To MARGUERITE COUNTESS OF BLESSINGTON1 [1840]

Text from facsimile of autograph address panel, in Forum Auctions online catalogue, 2019.

Address: The Countess of Blessington | Gore House | Kensington | With a parcel

Date: Handwriting suggests 1840.

  • 1. Marguerite, Countess of Blessington (1789-1849; Dictionary of National Biography), hostess and author; née Power; born in Co. Tipperary. When 15, forced by her father into an unhappy marriage with Capt. Maurice Farmer, but left him after three months (he died 1817); lived quietly in the house of another army officer, Capt. Thomas Jenkins, 1809-1816, reading widely.

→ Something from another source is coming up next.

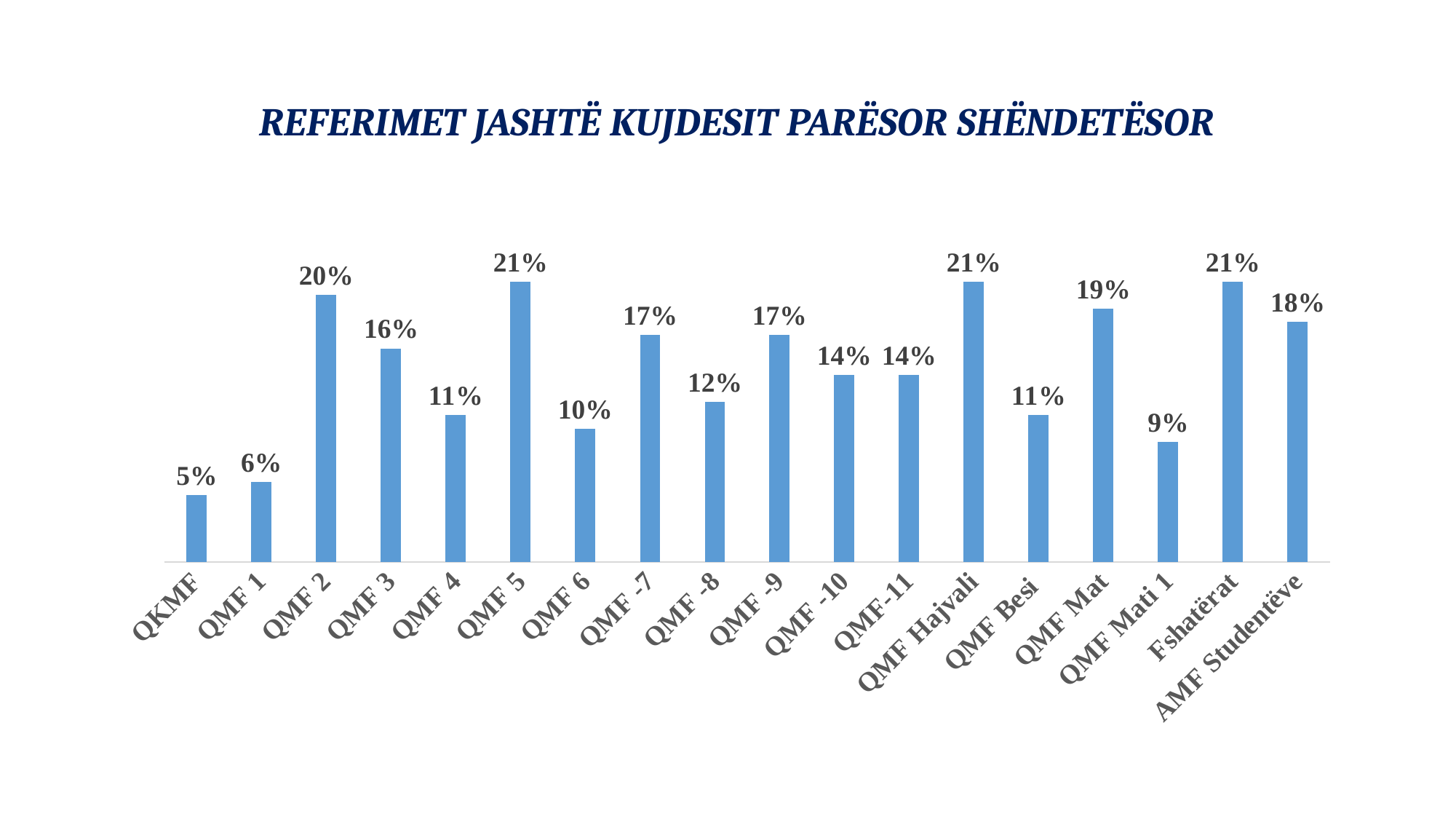
What is the highest value shown on the chart? 21% What is the value for QMF Mat? 19% What is the value for AMF Studentëve? 18% What is the title of the chart? REFERIMET JASHTË KUJDESIT PARËSOR SHËNDETËSOR What is the value for QMF Mati 1? 9% What kind of chart is shown on the slide? Bar chart How many categories are shown on the chart? 18 Which category has the lowest value? QKMF What is the difference between the values for QMF 2 and QMF 1? 14% What is the value for QMF 2? 20% What is the difference between the values for QMF Hajvali and QMF Besi? 10% Which is larger, the value for QMF 3 or the value for QMF 4? QMF 3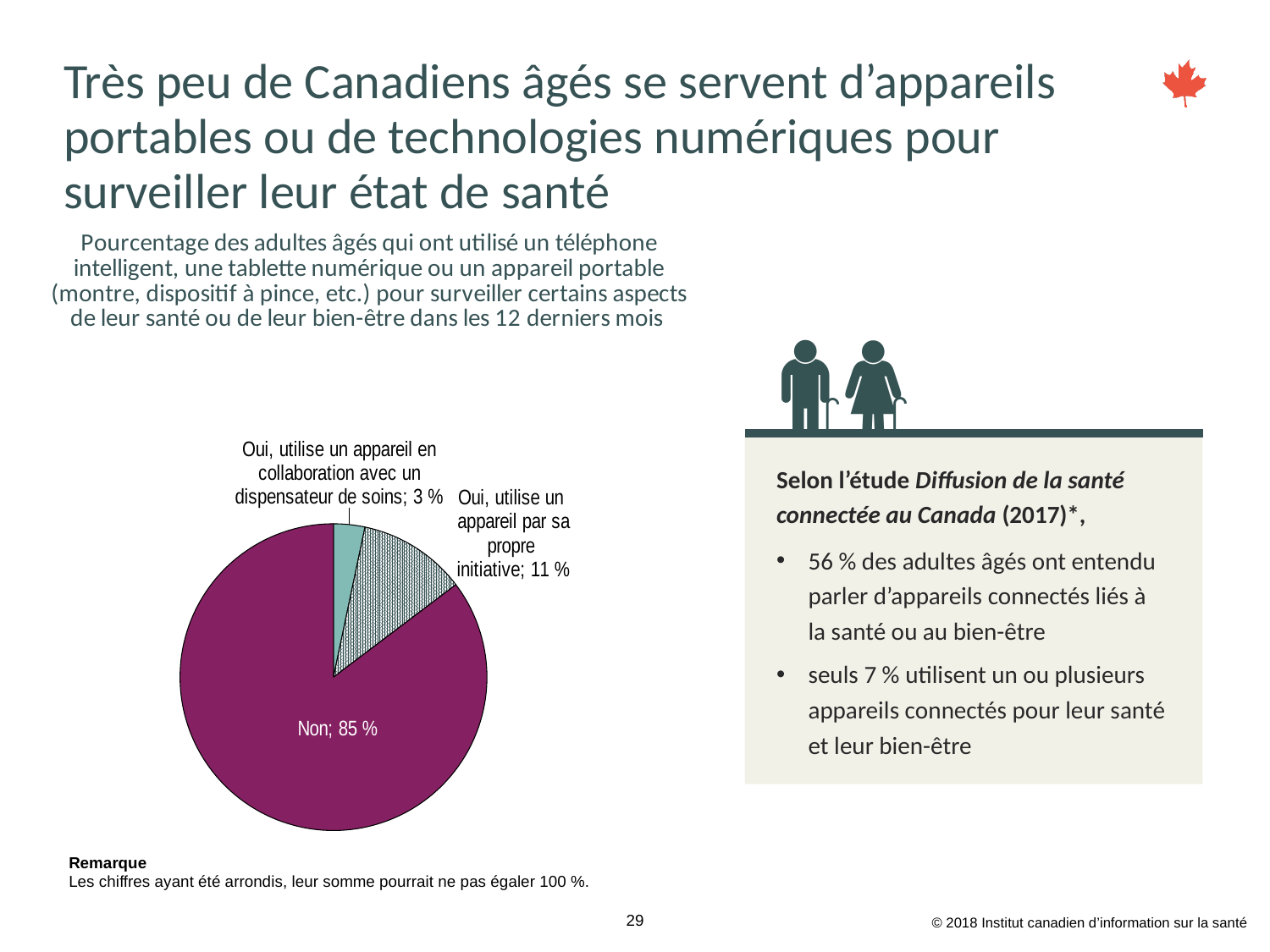
What percentage of older adults answered "Non"? 85 % What is the combined share of the two "Oui" slices? 14 % What is the value for "Oui, utilise un appareil en collaboration avec un dispensateur de soins"? 3 % What kind of chart is shown on the slide? Pie chart How many slices does the pie chart have? 3 Which slice of the pie chart is the smallest? Oui, utilise un appareil en collaboration avec un dispensateur de soins Which slice of the pie chart is the largest? Non What is the difference between the "Non" slice and the "Oui, utilise un appareil par sa propre initiative" slice? 74 % What is the value for "Oui, utilise un appareil par sa propre initiative"? 11 % According to the note below the chart, why might the values not sum to 100 %? Les chiffres ayant été arrondis What colour is the "Non" slice of the pie chart? Purple Which is larger: the slice for using a device on one's own initiative or the slice for using a device in collaboration with a care provider? Oui, utilise un appareil par sa propre initiative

On marrying the wealthy Earl of Blessington 1818, found herself cold-shouldered – as a nobody with a doubtful past – in London society, but attracted to her house in St James's Square many politicians and writers. She and Lord Blessington, now joined by Alfred, Count D'Orsay, lived in Italy 1822-8, meeting George Gordon, Lord Byron 1823. After Blessington's death in Paris, she returned to London in 1830, living first in great style, on an income of only £2000 p.a., in Seamore Place 1830-6; then, as an "economy", at Gore House 1836-49. Owing to scandalous rumours about her intimate relations with D'Orsay, and libellous taunts in the gutter-press, she was ostracized by the great London hostesses, yet conducted a brilliant salon of her own in defiance of them, always commanding "the best male society", as Bulwer noted (MS Lytton Papers). Bulwer and Walter Savage Landor were both close friends of hers; among her other frequent guests were Benjamin Disraeli, Richard Monckton Milnes, Charles Marryat, Albany Fonblanque – who may have first introduced John Forster (c. 1837); and, in 1838, Louis Napoleon. CD was introduced into her salon in 1836. To supplement her income, she had turned to authorship, publishing Conversations with Lord Byron, 1834 (reprinted from the New Monthly, July 1832-Dec 1833); several society romans à clef; and – most successful of all – The Idler in Italy, 3 vols, 1839-40, and The Idler in France, 1841. Her Works were published in Philadelphia, 1838. Her charm and intelligence struck all her friends; also her kindness and generosity. Bulwer (who knew her better than anyone) was convinced that in her relations with D'Orsay there had been "no criminal connection.... – Nor indeed any love of that kind.... She was confessedly of very cold temperament, but very affectionate to friends – & most true to them" (MS Lytton Papers). No doubt Bulwer's view of her relations with D'Orsay was accepted unquestioningly by CD, Forster and other friends.